----- MATERIAL FOR THE TASK
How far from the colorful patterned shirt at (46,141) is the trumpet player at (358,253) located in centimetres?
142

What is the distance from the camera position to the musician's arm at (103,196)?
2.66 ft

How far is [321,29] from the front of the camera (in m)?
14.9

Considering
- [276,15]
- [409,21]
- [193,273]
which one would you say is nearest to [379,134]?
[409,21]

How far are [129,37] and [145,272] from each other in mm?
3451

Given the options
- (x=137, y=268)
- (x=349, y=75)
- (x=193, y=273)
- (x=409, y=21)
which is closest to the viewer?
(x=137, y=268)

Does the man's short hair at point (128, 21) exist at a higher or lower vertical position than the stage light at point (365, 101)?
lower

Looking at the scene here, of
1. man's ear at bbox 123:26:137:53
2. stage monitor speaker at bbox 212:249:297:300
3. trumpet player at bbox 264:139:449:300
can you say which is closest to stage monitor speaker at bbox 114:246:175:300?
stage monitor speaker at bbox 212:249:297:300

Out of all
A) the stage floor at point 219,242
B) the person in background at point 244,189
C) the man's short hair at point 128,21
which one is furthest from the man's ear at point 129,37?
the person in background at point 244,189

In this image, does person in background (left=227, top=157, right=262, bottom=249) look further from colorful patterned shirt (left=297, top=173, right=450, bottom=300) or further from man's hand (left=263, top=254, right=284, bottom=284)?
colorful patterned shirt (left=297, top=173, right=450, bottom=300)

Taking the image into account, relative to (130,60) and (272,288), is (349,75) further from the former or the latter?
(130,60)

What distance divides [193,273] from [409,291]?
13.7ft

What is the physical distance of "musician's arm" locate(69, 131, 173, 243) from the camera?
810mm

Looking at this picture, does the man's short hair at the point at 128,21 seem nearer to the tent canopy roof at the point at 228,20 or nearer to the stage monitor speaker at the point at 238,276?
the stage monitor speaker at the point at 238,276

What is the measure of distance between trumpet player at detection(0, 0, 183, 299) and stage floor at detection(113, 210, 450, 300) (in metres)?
----------
_TASK DESCRIPTION_
Copy the records above exactly as they appear.

_EXERCISE ANSWER_
How far from the colorful patterned shirt at (46,141) is the trumpet player at (358,253) located in centimetres?
142

What is the distance from the camera position to the musician's arm at (103,196)?
2.66 ft

How far is [321,29] from the front of the camera (in m)?
14.9

Considering
- [276,15]
- [409,21]
- [193,273]
which one would you say is nearest to [379,134]?
[409,21]

How far are [129,37] and [145,272] from each other in mm?
3451

Given the options
- (x=137, y=268)
- (x=349, y=75)
- (x=193, y=273)
- (x=409, y=21)
which is closest to the viewer?
(x=137, y=268)

Does the man's short hair at point (128, 21) exist at a higher or lower vertical position than the stage light at point (365, 101)?
lower

Looking at the scene here, of
1. man's ear at bbox 123:26:137:53
2. stage monitor speaker at bbox 212:249:297:300
3. trumpet player at bbox 264:139:449:300
can you say which is closest to stage monitor speaker at bbox 114:246:175:300?
stage monitor speaker at bbox 212:249:297:300

Out of all
A) the stage floor at point 219,242
B) the person in background at point 244,189
C) the man's short hair at point 128,21
which one is furthest from the man's ear at point 129,37?
the person in background at point 244,189

In this image, does person in background (left=227, top=157, right=262, bottom=249) look further from colorful patterned shirt (left=297, top=173, right=450, bottom=300) or further from man's hand (left=263, top=254, right=284, bottom=284)?
colorful patterned shirt (left=297, top=173, right=450, bottom=300)

Taking the image into account, relative to (130,60) and (272,288), is (349,75) further from the former or the latter?
(130,60)

What distance divides [193,273] from [409,291]?
13.7ft

What is the physical distance of "musician's arm" locate(69, 131, 173, 243) from the camera?
810mm

Looking at this picture, does the man's short hair at the point at 128,21 seem nearer to the tent canopy roof at the point at 228,20 or nearer to the stage monitor speaker at the point at 238,276?
the stage monitor speaker at the point at 238,276

What is the measure of distance between trumpet player at detection(0, 0, 183, 299) and stage floor at detection(113, 210, 450, 300) (in metres)?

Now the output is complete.